This paper provides new evidence on the plant-level relationship between automation, labor and capital usage, and productivity. The evidence, based on the U.S. Census Bureau's Survey of Manufacturing Technology, indicates that more automated establishments have lower production labor share and higher capital share, and a smaller fraction of workers in production who receive higher wages. These establishments also have higher labor productivity and experience larger long-term labor share declines. The relationship between automation and relative factor usage is modelled using a CES production function with endogenous technology choice.
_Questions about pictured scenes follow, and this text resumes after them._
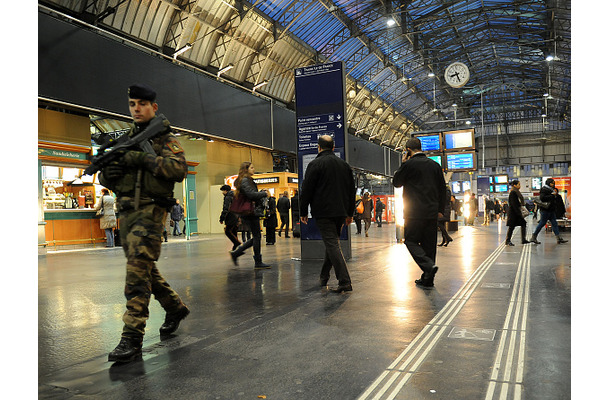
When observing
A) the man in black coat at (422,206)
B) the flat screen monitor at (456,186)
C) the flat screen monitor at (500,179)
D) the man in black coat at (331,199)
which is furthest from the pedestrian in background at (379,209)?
the man in black coat at (331,199)

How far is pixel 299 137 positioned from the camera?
28.5 ft

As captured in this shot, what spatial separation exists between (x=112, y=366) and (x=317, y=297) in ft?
8.13

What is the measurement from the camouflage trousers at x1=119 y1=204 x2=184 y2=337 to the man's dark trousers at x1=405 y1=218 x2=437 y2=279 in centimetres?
339

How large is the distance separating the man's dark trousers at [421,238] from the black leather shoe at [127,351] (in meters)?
3.52

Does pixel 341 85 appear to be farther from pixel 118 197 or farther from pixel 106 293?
pixel 118 197

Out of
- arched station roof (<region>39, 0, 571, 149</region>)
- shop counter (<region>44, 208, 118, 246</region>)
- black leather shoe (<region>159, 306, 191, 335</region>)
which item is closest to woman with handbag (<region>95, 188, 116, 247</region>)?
shop counter (<region>44, 208, 118, 246</region>)

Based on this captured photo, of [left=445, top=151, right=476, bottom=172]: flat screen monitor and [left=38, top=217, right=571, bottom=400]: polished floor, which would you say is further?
[left=445, top=151, right=476, bottom=172]: flat screen monitor

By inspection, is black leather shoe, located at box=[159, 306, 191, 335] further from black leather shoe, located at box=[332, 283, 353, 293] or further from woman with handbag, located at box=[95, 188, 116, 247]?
woman with handbag, located at box=[95, 188, 116, 247]

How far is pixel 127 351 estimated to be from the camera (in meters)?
2.95

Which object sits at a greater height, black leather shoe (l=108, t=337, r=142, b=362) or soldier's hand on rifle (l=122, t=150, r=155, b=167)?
soldier's hand on rifle (l=122, t=150, r=155, b=167)

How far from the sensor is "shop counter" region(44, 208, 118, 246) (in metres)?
14.1

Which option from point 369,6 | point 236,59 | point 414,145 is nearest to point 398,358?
point 414,145

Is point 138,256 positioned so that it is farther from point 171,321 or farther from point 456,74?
point 456,74

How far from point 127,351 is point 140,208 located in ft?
3.05
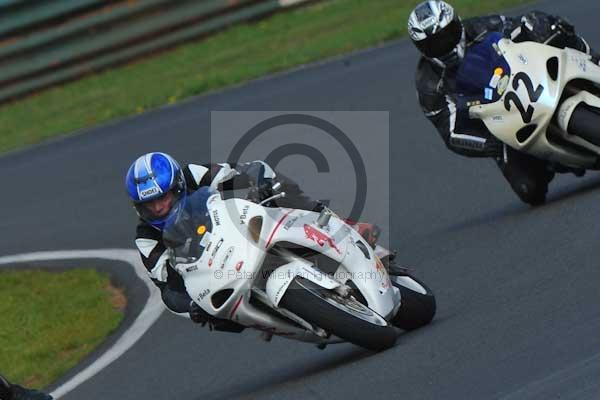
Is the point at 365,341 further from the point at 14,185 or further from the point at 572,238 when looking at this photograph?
the point at 14,185

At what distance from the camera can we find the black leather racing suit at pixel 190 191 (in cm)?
683

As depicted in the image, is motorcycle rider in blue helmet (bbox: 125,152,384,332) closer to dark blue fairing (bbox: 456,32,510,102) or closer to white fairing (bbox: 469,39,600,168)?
white fairing (bbox: 469,39,600,168)

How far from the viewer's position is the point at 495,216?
9.11 meters

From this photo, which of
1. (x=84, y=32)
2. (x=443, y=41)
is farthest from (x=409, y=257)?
(x=84, y=32)

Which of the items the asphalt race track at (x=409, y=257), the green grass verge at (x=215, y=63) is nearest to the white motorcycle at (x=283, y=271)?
the asphalt race track at (x=409, y=257)

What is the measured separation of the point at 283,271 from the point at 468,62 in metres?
2.87

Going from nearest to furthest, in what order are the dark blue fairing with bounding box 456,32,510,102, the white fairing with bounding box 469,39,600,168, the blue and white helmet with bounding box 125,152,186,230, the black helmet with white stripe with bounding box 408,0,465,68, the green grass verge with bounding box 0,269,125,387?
the blue and white helmet with bounding box 125,152,186,230
the white fairing with bounding box 469,39,600,168
the dark blue fairing with bounding box 456,32,510,102
the black helmet with white stripe with bounding box 408,0,465,68
the green grass verge with bounding box 0,269,125,387

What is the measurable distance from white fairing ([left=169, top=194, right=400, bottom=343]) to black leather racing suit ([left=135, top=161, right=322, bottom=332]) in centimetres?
20

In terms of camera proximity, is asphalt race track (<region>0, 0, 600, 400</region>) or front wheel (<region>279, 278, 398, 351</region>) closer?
asphalt race track (<region>0, 0, 600, 400</region>)

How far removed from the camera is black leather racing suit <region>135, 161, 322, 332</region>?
6.83 meters

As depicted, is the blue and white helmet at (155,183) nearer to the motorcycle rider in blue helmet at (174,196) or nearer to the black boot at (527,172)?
the motorcycle rider in blue helmet at (174,196)

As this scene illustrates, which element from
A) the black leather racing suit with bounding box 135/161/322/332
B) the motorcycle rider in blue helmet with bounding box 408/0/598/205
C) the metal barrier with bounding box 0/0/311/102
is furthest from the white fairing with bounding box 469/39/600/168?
the metal barrier with bounding box 0/0/311/102

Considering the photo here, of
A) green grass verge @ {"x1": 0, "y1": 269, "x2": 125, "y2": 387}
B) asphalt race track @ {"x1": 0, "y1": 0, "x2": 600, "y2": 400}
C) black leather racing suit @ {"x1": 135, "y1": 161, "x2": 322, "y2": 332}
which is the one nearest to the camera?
asphalt race track @ {"x1": 0, "y1": 0, "x2": 600, "y2": 400}

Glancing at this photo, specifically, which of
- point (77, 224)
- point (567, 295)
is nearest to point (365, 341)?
point (567, 295)
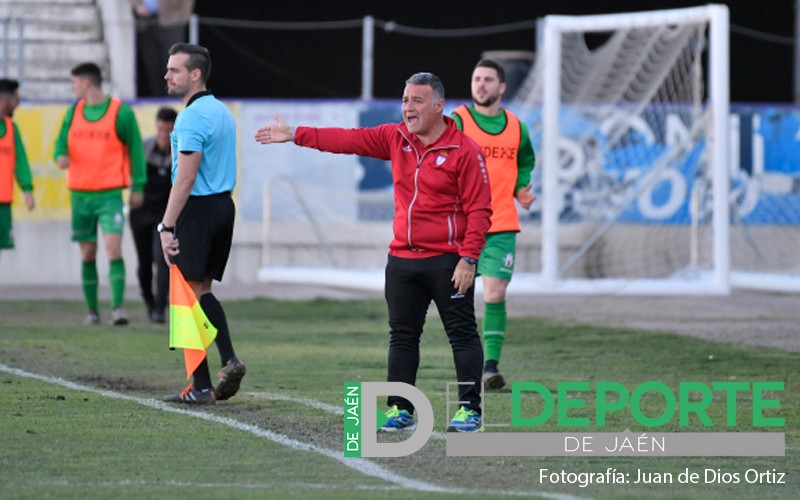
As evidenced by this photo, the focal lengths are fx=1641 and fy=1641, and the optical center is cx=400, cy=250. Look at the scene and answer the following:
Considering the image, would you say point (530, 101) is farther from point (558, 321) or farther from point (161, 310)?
point (161, 310)

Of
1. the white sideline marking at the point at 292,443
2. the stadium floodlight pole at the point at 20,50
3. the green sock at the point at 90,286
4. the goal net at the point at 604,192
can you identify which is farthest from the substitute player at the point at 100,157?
the stadium floodlight pole at the point at 20,50

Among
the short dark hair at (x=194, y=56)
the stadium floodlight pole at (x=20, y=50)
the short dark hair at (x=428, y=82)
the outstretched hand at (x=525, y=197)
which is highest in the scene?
the stadium floodlight pole at (x=20, y=50)

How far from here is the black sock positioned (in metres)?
9.64

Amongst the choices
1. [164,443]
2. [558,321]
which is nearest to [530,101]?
[558,321]

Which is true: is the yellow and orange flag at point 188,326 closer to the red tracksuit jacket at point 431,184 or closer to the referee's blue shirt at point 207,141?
the referee's blue shirt at point 207,141

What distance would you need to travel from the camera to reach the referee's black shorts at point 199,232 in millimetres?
9609

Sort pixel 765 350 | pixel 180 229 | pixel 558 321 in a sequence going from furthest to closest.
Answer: pixel 558 321 < pixel 765 350 < pixel 180 229

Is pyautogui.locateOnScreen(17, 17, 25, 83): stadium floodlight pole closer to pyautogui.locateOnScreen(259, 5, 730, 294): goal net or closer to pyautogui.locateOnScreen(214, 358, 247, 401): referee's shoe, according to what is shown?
pyautogui.locateOnScreen(259, 5, 730, 294): goal net

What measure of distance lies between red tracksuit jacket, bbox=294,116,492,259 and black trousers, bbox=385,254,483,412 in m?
0.08

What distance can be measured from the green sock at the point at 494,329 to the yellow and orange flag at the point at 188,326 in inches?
84.5

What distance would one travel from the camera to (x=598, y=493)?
6.88m

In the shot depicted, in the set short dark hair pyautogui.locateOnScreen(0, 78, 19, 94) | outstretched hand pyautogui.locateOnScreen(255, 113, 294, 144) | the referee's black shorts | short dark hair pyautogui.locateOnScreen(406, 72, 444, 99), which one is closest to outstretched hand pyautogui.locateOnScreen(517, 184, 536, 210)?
the referee's black shorts

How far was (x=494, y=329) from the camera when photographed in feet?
35.9

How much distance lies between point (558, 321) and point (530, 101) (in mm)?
5692
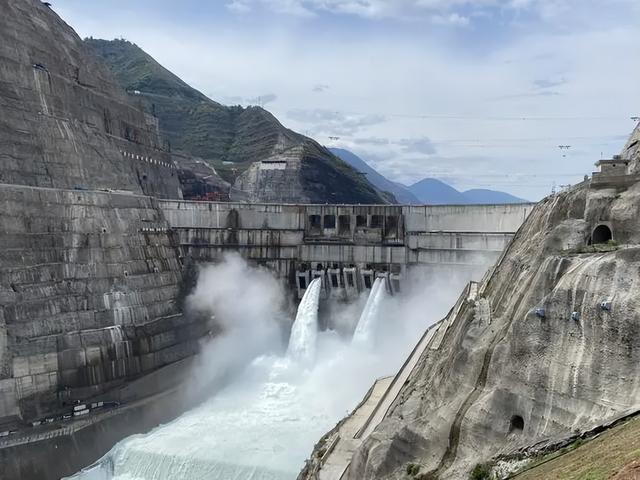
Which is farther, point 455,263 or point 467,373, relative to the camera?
point 455,263

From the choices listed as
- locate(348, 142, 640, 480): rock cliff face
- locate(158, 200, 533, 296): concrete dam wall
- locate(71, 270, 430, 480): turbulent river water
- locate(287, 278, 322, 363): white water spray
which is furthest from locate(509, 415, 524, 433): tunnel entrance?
locate(287, 278, 322, 363): white water spray

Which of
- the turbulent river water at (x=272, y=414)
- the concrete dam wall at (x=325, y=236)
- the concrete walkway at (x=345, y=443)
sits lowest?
the turbulent river water at (x=272, y=414)

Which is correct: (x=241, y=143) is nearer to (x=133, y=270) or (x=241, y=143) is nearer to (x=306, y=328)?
(x=306, y=328)

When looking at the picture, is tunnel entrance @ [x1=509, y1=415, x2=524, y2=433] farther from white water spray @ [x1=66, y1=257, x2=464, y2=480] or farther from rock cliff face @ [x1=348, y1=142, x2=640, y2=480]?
white water spray @ [x1=66, y1=257, x2=464, y2=480]

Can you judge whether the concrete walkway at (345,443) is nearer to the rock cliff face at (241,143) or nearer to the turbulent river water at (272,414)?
the turbulent river water at (272,414)

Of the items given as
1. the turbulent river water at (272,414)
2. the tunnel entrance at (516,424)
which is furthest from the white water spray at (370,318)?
the tunnel entrance at (516,424)

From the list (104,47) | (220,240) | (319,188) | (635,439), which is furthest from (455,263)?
(104,47)

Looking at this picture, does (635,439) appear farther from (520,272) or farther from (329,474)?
(329,474)
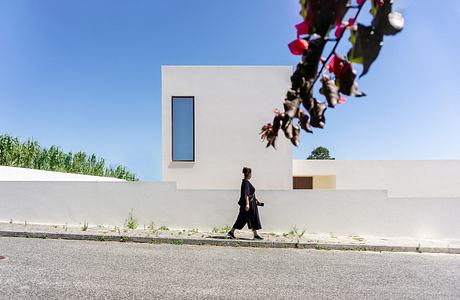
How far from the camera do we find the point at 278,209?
10484mm

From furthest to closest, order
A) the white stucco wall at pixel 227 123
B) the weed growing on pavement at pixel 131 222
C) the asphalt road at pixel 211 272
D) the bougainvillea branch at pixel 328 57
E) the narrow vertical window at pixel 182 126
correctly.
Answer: the narrow vertical window at pixel 182 126
the white stucco wall at pixel 227 123
the weed growing on pavement at pixel 131 222
the asphalt road at pixel 211 272
the bougainvillea branch at pixel 328 57

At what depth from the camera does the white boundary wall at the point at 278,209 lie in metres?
10.3

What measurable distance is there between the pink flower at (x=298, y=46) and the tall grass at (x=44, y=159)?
17698 millimetres

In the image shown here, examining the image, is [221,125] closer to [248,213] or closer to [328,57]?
[248,213]

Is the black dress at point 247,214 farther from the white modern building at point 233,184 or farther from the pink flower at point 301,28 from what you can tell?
the pink flower at point 301,28

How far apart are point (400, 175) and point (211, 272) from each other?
13748 millimetres

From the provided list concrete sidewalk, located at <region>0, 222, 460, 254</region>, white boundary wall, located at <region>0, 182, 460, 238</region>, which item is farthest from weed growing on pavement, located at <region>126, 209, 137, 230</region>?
concrete sidewalk, located at <region>0, 222, 460, 254</region>

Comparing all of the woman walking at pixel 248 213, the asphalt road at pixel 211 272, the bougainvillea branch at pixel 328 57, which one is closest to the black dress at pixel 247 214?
the woman walking at pixel 248 213

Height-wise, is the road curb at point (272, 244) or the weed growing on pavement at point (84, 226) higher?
the weed growing on pavement at point (84, 226)

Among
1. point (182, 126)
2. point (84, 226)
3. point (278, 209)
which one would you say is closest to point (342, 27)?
point (278, 209)

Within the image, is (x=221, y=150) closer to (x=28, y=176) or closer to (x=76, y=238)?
(x=76, y=238)

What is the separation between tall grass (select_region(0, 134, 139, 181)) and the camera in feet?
A: 53.2

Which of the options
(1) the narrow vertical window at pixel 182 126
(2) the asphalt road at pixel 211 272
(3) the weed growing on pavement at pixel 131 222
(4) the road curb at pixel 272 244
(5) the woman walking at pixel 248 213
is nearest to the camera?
(2) the asphalt road at pixel 211 272

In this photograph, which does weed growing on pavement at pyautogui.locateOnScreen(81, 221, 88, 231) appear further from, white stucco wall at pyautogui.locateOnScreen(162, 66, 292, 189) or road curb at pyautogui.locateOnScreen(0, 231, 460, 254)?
white stucco wall at pyautogui.locateOnScreen(162, 66, 292, 189)
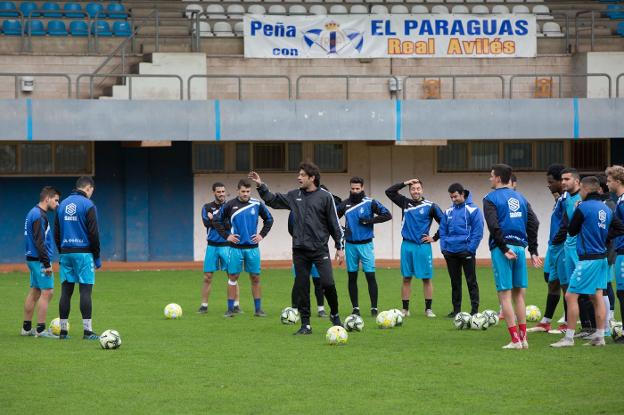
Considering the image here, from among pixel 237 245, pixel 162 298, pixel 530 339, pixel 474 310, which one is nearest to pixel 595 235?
pixel 530 339

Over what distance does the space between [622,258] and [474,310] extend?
405 centimetres

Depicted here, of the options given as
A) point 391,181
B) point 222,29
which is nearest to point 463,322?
point 391,181

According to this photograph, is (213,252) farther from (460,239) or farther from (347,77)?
(347,77)

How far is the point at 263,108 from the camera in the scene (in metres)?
29.0

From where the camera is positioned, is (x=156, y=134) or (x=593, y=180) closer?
(x=593, y=180)

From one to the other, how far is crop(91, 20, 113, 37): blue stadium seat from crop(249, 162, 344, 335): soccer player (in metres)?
17.9

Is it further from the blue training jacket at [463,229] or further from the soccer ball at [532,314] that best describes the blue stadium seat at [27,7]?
the soccer ball at [532,314]

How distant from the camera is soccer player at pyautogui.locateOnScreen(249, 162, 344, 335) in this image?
48.4 feet

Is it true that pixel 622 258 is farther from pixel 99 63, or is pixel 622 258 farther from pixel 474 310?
pixel 99 63

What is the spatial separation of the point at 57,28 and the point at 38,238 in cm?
1793

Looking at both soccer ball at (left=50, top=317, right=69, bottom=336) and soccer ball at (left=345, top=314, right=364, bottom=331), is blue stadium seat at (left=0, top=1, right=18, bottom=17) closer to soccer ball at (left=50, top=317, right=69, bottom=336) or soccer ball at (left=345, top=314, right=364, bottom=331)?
soccer ball at (left=50, top=317, right=69, bottom=336)

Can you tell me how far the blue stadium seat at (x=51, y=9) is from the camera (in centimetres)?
3212

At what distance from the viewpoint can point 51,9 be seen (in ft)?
106

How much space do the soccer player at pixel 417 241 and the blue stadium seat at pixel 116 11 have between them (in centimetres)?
1717
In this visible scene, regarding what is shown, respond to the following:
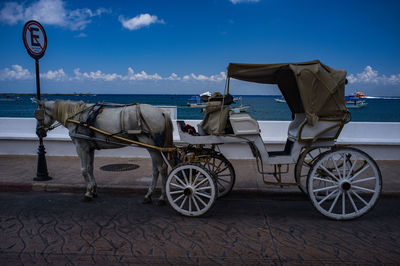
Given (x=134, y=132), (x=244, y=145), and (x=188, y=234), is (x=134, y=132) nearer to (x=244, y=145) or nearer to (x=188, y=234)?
(x=188, y=234)

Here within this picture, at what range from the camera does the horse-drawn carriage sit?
466cm

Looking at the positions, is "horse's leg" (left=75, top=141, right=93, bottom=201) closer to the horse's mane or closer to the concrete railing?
the horse's mane

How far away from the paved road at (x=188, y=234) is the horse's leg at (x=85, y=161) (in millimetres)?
201

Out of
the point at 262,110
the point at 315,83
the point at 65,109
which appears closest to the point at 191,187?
the point at 315,83

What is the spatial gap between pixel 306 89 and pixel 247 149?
14.5 feet

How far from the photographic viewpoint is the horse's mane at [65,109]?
5.65 m

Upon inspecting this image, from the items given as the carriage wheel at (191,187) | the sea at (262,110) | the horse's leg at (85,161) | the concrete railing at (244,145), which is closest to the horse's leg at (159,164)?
the carriage wheel at (191,187)

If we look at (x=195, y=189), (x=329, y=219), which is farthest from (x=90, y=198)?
(x=329, y=219)

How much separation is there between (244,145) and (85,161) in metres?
4.53

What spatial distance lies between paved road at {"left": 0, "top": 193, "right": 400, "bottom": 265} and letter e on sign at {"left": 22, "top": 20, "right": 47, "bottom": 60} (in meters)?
3.16

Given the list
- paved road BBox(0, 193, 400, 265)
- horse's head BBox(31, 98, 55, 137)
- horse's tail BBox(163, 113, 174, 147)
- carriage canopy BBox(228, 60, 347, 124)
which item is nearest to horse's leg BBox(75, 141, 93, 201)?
paved road BBox(0, 193, 400, 265)

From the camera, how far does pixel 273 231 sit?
4.36m

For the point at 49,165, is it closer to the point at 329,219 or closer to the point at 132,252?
the point at 132,252

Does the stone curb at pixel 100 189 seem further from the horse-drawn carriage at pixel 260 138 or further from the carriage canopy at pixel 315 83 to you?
the carriage canopy at pixel 315 83
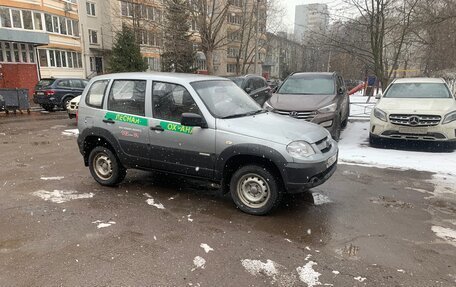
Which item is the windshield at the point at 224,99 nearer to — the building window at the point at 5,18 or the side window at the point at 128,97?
the side window at the point at 128,97

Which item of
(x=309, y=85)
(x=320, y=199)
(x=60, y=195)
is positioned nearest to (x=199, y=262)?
(x=320, y=199)

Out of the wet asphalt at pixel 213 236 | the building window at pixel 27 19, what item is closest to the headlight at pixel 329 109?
the wet asphalt at pixel 213 236

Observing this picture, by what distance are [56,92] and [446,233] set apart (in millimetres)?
18293

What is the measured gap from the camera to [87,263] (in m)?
3.58

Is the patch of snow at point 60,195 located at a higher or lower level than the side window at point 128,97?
lower

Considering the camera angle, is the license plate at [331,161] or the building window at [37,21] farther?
the building window at [37,21]

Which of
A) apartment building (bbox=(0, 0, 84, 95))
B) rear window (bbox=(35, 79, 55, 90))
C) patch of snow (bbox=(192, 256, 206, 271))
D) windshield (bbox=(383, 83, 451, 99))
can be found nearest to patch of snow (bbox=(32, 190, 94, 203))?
patch of snow (bbox=(192, 256, 206, 271))

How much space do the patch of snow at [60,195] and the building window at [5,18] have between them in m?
28.1

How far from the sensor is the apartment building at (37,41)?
26.2 meters

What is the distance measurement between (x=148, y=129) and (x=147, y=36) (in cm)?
4014

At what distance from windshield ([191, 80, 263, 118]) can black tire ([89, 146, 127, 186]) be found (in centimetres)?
191

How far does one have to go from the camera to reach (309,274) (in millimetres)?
3396

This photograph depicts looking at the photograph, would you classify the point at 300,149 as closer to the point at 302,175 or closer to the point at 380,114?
the point at 302,175

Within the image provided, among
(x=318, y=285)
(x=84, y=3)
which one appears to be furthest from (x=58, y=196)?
(x=84, y=3)
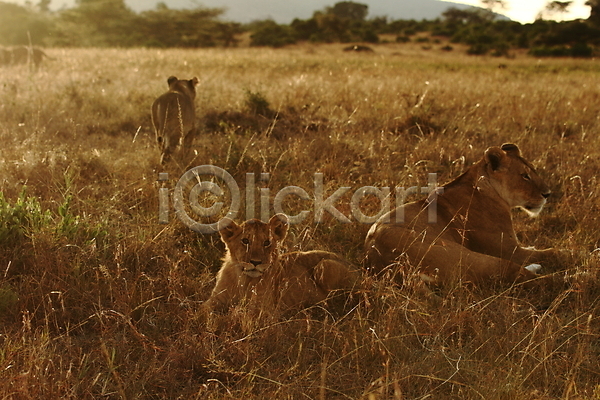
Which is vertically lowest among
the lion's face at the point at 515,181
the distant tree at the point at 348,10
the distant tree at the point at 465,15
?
the lion's face at the point at 515,181

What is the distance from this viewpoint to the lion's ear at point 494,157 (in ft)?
15.1

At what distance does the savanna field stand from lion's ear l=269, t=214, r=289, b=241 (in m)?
0.58

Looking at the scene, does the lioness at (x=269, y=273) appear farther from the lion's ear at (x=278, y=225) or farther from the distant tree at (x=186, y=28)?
the distant tree at (x=186, y=28)

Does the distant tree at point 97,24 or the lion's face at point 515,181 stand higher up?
the distant tree at point 97,24

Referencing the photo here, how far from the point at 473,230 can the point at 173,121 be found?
386 centimetres

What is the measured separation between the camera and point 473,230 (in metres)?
4.46

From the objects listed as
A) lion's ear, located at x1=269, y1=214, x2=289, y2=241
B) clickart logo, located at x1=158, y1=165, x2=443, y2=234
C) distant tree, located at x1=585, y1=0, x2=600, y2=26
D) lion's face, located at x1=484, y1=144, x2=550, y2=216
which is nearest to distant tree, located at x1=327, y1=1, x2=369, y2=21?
distant tree, located at x1=585, y1=0, x2=600, y2=26

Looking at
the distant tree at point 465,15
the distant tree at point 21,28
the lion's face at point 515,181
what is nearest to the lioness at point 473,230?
the lion's face at point 515,181

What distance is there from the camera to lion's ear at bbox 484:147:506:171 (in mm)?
4605

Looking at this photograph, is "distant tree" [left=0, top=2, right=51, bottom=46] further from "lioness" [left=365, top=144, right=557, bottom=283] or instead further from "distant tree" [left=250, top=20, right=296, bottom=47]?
"lioness" [left=365, top=144, right=557, bottom=283]

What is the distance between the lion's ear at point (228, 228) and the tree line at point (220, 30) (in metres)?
24.3

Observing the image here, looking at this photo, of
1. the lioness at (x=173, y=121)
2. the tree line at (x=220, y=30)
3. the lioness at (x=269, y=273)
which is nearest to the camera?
the lioness at (x=269, y=273)

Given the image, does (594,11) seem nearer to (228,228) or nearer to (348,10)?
(348,10)

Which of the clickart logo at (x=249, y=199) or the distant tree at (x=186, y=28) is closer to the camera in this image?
the clickart logo at (x=249, y=199)
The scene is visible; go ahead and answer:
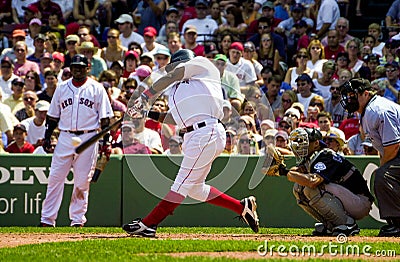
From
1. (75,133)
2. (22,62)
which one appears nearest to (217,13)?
(22,62)

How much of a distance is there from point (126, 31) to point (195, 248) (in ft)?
37.8

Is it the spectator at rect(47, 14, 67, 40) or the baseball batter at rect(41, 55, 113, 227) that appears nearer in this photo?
the baseball batter at rect(41, 55, 113, 227)

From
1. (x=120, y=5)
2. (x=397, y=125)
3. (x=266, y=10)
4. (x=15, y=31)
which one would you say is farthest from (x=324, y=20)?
(x=397, y=125)

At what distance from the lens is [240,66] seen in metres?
17.5

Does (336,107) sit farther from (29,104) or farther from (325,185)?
(325,185)

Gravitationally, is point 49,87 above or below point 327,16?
below

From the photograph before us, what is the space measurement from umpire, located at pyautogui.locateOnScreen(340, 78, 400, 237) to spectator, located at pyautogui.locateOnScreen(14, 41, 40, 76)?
983 cm

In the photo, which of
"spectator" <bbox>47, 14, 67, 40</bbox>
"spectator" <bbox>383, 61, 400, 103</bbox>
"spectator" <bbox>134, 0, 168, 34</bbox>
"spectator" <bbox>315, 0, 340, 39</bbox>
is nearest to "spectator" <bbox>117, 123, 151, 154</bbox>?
"spectator" <bbox>383, 61, 400, 103</bbox>

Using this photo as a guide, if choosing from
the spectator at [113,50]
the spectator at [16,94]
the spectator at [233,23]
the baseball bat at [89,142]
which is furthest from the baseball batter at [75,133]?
the spectator at [233,23]

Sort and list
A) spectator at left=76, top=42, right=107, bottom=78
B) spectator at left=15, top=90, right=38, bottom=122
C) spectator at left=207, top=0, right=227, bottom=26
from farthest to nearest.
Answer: spectator at left=207, top=0, right=227, bottom=26 < spectator at left=76, top=42, right=107, bottom=78 < spectator at left=15, top=90, right=38, bottom=122

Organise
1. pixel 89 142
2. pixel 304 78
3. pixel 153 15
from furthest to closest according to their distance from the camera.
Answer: pixel 153 15 → pixel 304 78 → pixel 89 142

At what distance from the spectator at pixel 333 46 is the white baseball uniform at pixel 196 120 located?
886cm

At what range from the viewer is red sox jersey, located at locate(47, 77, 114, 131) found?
1278cm

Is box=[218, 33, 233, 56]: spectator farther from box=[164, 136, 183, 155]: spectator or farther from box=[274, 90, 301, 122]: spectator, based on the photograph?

This deviation from the standard Cobb-Douglas assumption is necessary if the within-industry differences in the capital-labor ratio are determined by relative input price differences. The CES-based total factor productivity estimates are significantly different from the ones derived under Cobb-Douglas production and positively related to automation. The results, taken together with earlier findings of the productivity literature, suggest that the adoption of automation may be one mechanism associated with the rise of superstar firms.

Suggested Citation

  • Emin Dinlersoz & Zoltan Wolf, 2018. "Automation, Labor Share, and Productivity: Plant-Level Evidence from U.S. Manufacturing," Working Papers 18-39, Center for Economic Studies, U.S. Census Bureau.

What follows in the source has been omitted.